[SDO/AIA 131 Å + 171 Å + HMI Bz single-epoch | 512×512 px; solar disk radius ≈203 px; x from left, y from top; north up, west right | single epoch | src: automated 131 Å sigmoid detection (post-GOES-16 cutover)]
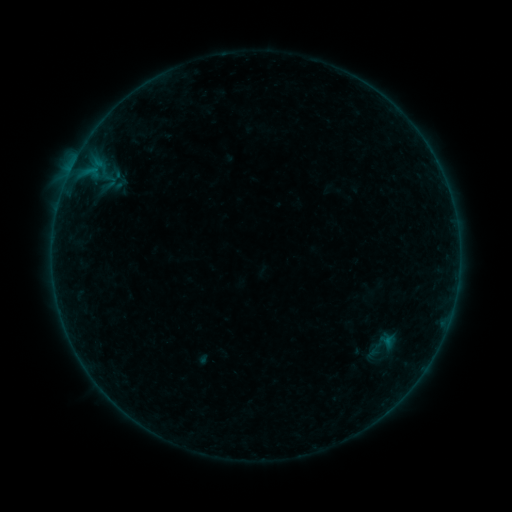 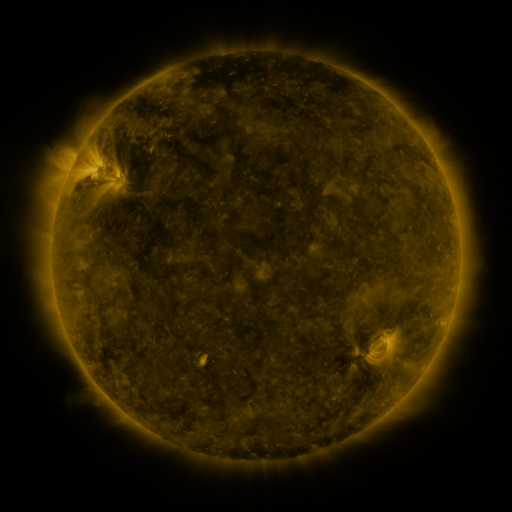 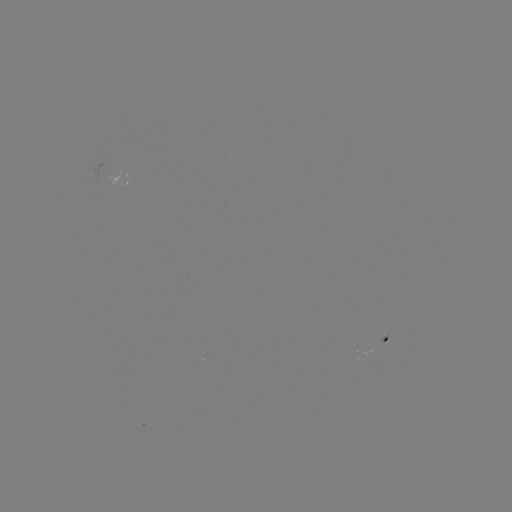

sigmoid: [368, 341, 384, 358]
──────────────────────────────
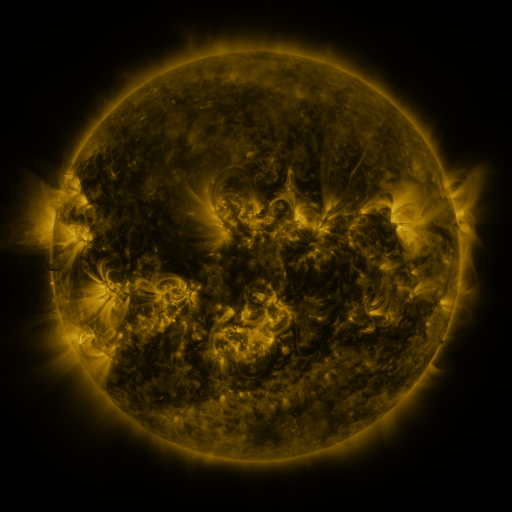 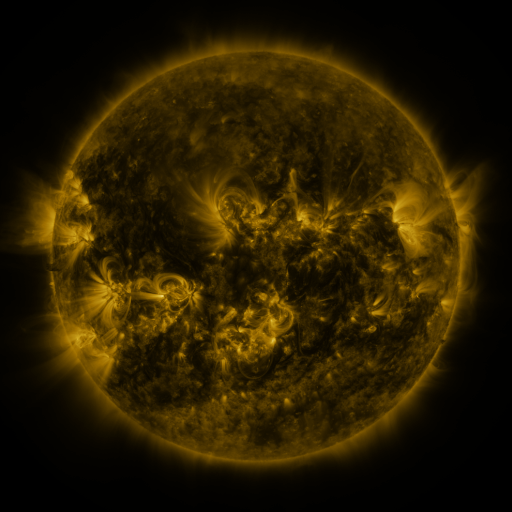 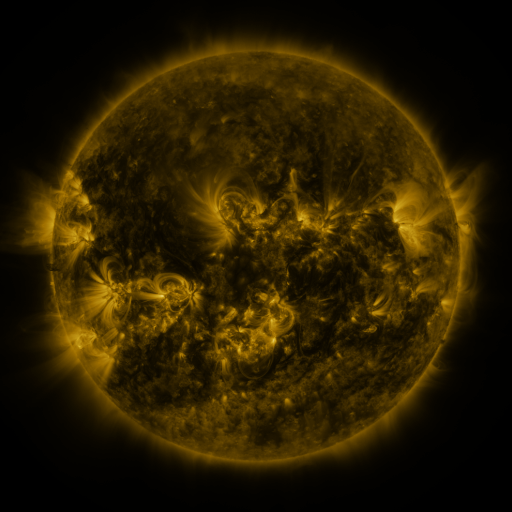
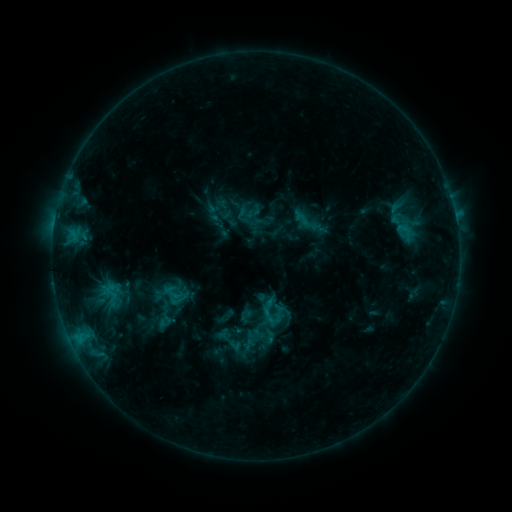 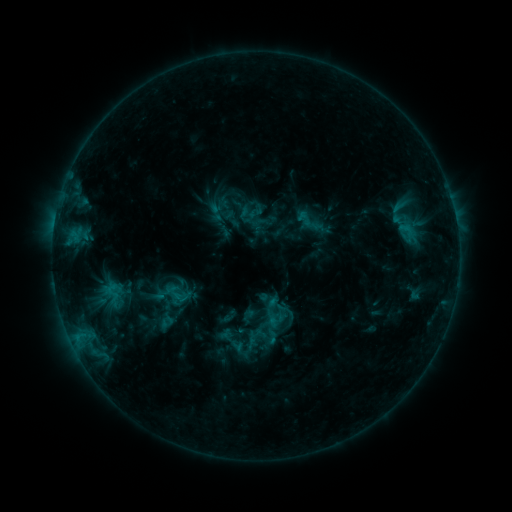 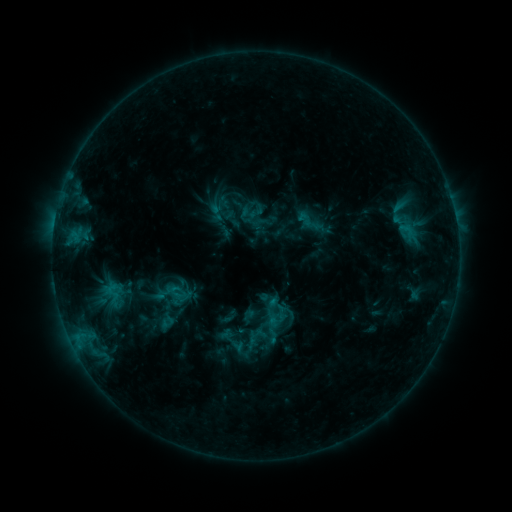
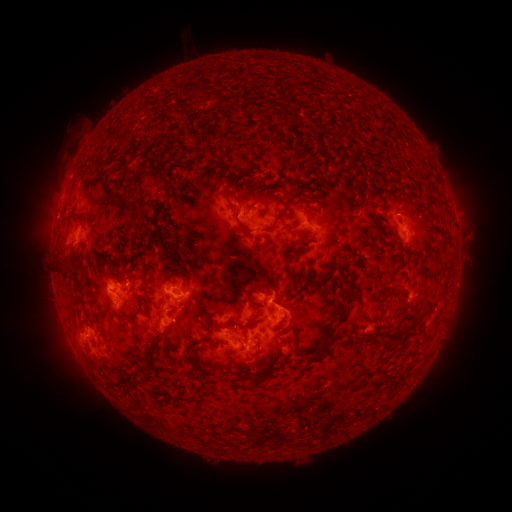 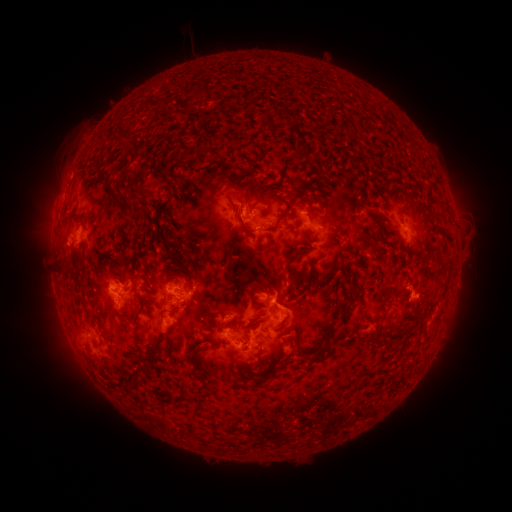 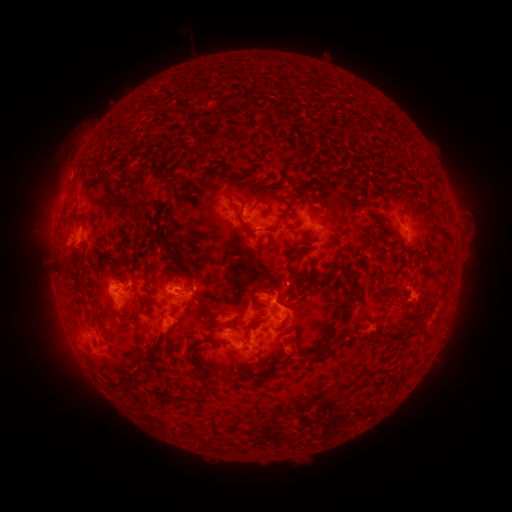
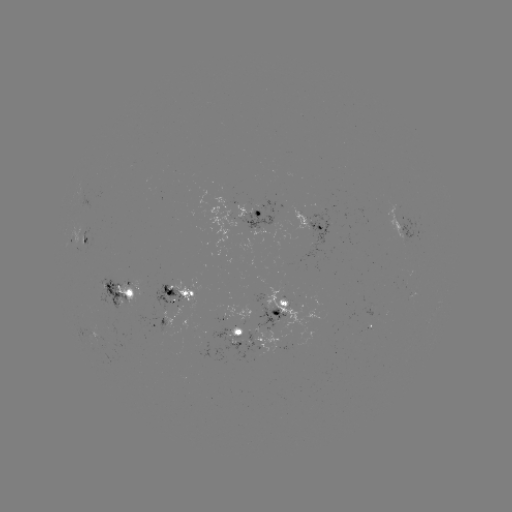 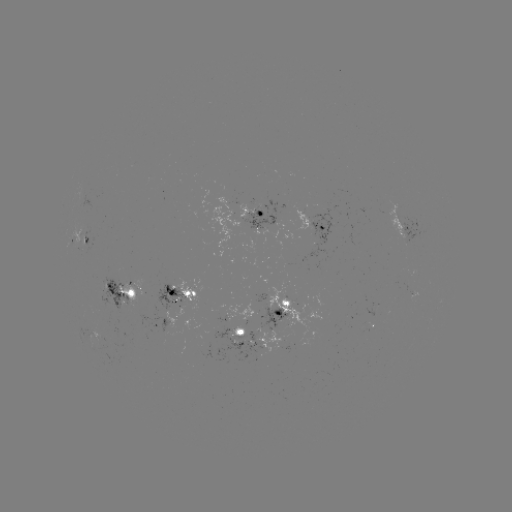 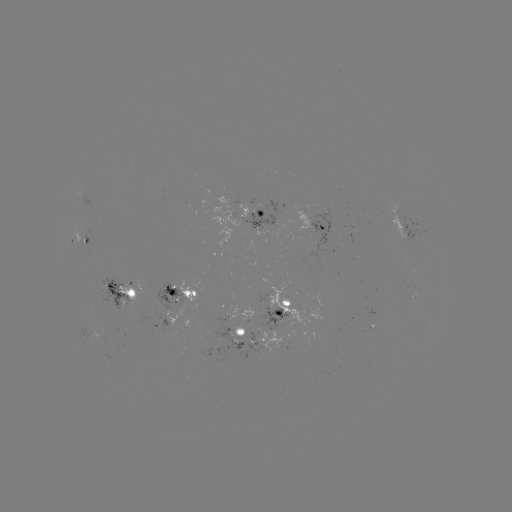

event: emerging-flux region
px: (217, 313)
──────────────────────────────
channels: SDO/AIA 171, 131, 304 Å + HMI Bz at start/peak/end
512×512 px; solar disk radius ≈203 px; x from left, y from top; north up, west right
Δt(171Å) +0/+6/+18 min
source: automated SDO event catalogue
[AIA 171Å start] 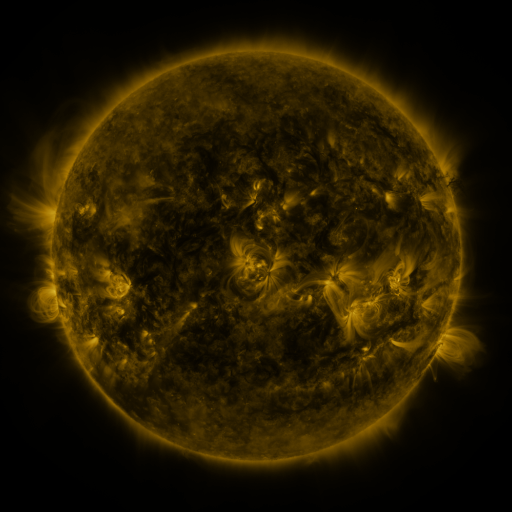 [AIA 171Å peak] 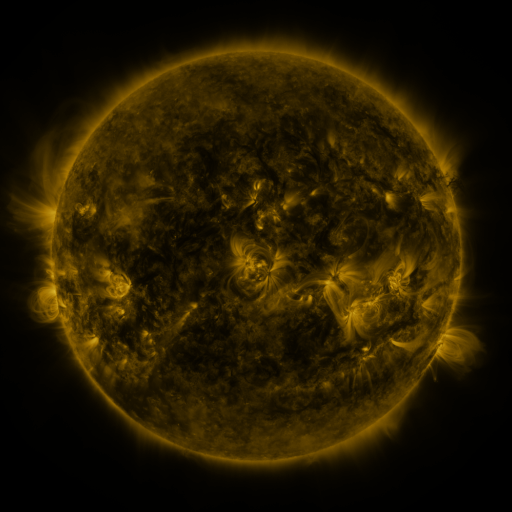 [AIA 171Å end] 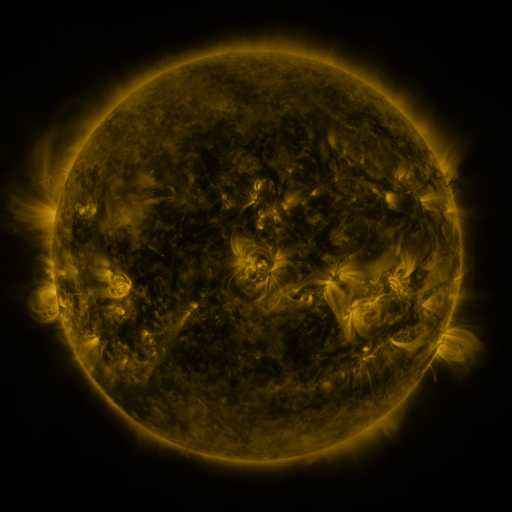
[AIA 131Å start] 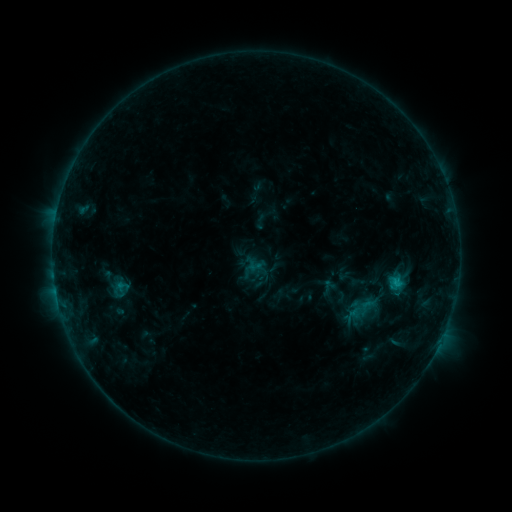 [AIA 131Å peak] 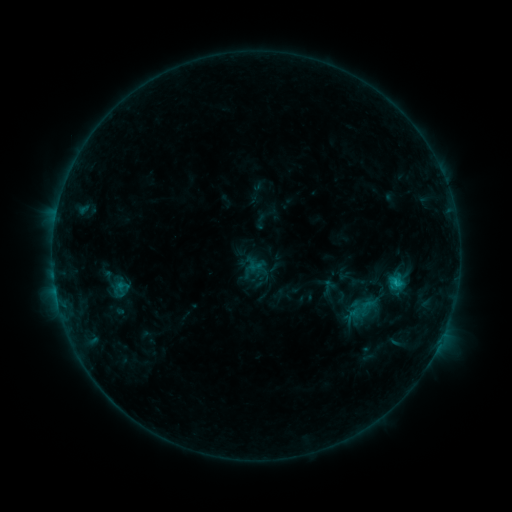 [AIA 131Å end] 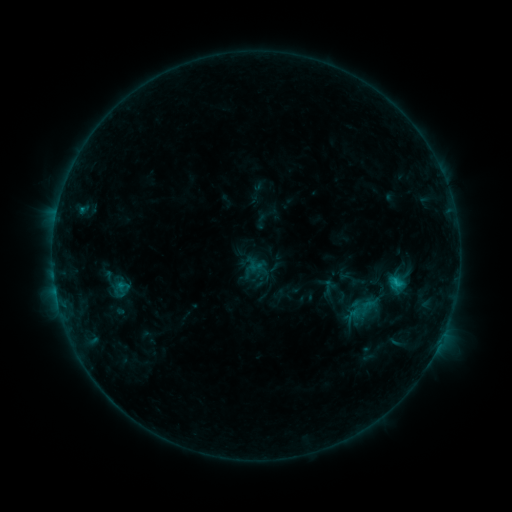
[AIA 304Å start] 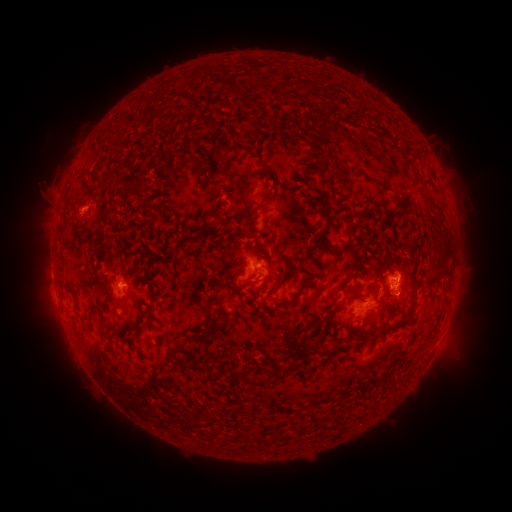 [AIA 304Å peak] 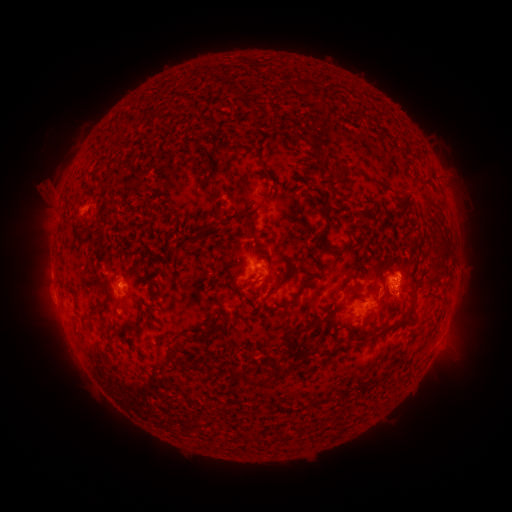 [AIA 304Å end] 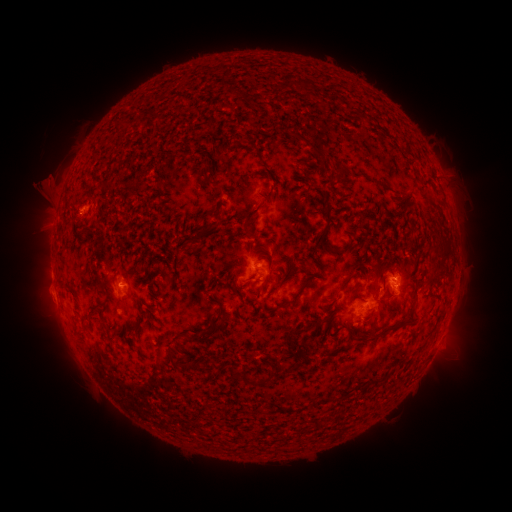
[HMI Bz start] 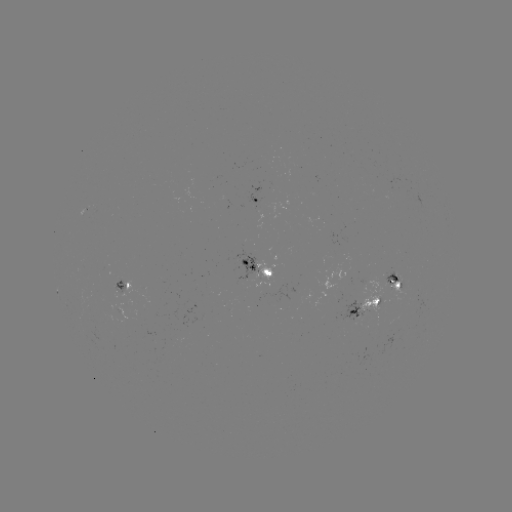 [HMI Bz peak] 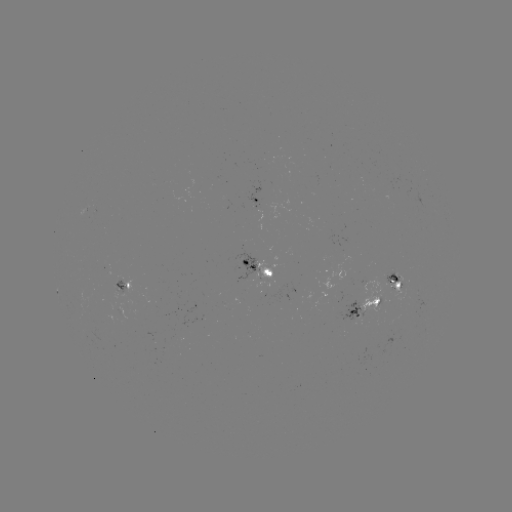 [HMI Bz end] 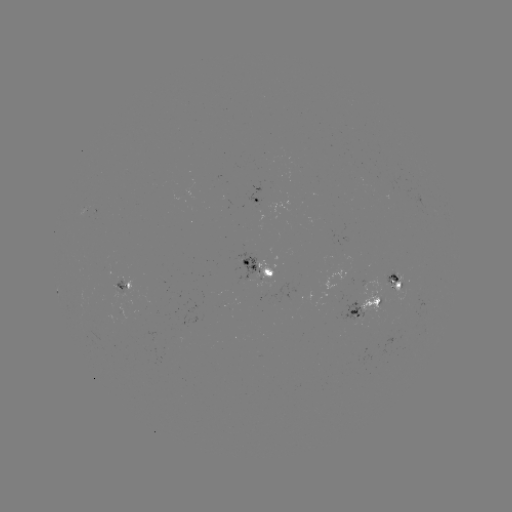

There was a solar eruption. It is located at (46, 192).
──────────────────────────────
TASK: In the entries above, find lines with "from" and copy each.

RESULT OF THE TASK:
[SDO/AIA 131 Å + 171 Å + HMI Bz single-epoch | 512×512 px; solar disk radius ≈203 px; x from left, y from top; north up, west right | single epoch | src: automated 131 Å sigmoid detection (post-GOES-16 cutover)]
512×512 px; solar disk radius ≈203 px; x from left, y from top; north up, west right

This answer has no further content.